Reproduce verbatim the passage of the forum thread on selling top bar nucs below between "If you had nucs" and "of a premium.", inclusive.

QUOTED TEXT

◆ ◆ ◆ ◆ ◆

# Selling top bar nucs?



## David LaFerney (Jan 14, 2009)

If you had nucs available and ready to install it would probably make your hives more salable. If you were willing to buy back the nuc box it would help people get started with less total investment. You should try it.


----------



## PatBeek (Jan 13, 2012)

.

Yes, I'm going to attempt to do splits this spring/summer also in order to satisfy all the requests
I get for bees along with the hives I sell. I happen to believe top bar nucs are more of a rarity/specialty than
Lang nucs and can perhaps bring more of a premium. 

Not only do I want to do splits to satisfy customer requests, but also to make my small outfit self-sustainable.

"The Sustainable Apiary by Mike Palmer" on YouTube


----------



## Snookie (Dec 13, 2013)

PatBeek said:


> .
> 
> Yes, I'm going to attempt to do splits this spring/summer also in order to satisfy all the requests
> I get for bees along with the hives I sell. I happen to believe top bar nucs are more of a rarity/specialty than
> ...


----------



## Beethinking (Jun 2, 2008)

I sell dozens of them here in Portland, Oregon. Dozens, only because I don't have enough hives to do more.

Best,
Matt


----------



## PatBeek (Jan 13, 2012)

Cacklewack said:


> I sell dozens of them here in Portland, Oregon. Dozens, only because I don't have enough hives to do more.
> 
> Best,
> Matt


Matt,

the interview Craig did with you a couple of years ago on his podcast was excellent:

http://media.blubrry.com/somdbk/p/traffic.libsyn.com/somdbeekeeper/SoMDBK-Episode22-2011-11-22.mp3

or

http://somdbeekeeper.com/page/2/

.


----------



## Beethinking (Jun 2, 2008)

Thanks, PatBeek!


----------



## Michael Bush (Aug 2, 2002)

>My question to you folks is do you think there would be a market for top bar nucs?

◆ ◆ ◆ ◆ ◆

LISTED RECORDS
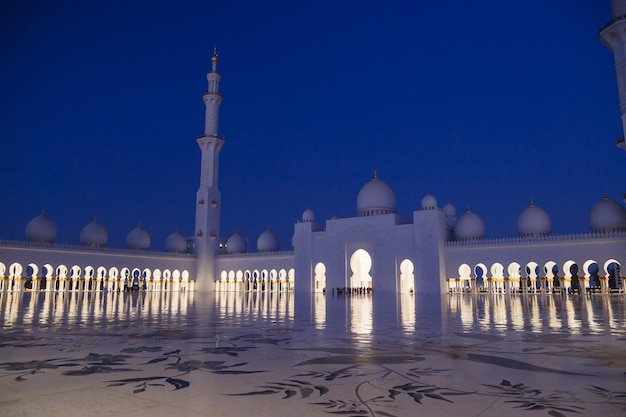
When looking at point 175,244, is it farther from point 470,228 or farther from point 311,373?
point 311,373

◆ ◆ ◆ ◆ ◆

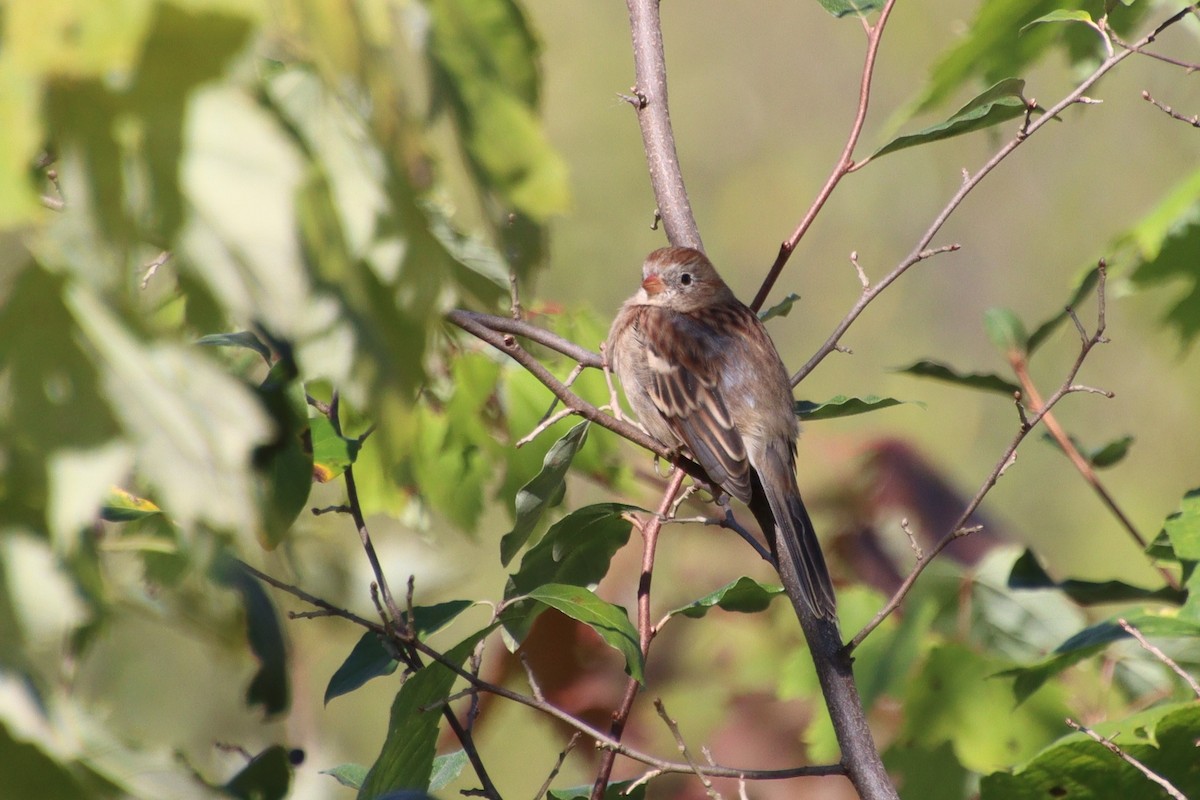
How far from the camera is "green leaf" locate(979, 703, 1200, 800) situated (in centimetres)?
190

◆ ◆ ◆ ◆ ◆

EXERCISE SOLUTION
If you had nucs available and ready to install it would probably make your hives more salable. If you were willing to buy back the nuc box it would help people get started with less total investment. You should try it.


----------



## PatBeek (Jan 13, 2012)

.

Yes, I'm going to attempt to do splits this spring/summer also in order to satisfy all the requests
I get for bees along with the hives I sell. I happen to believe top bar nucs are more of a rarity/specialty than
Lang nucs and can perhaps bring more of a premium.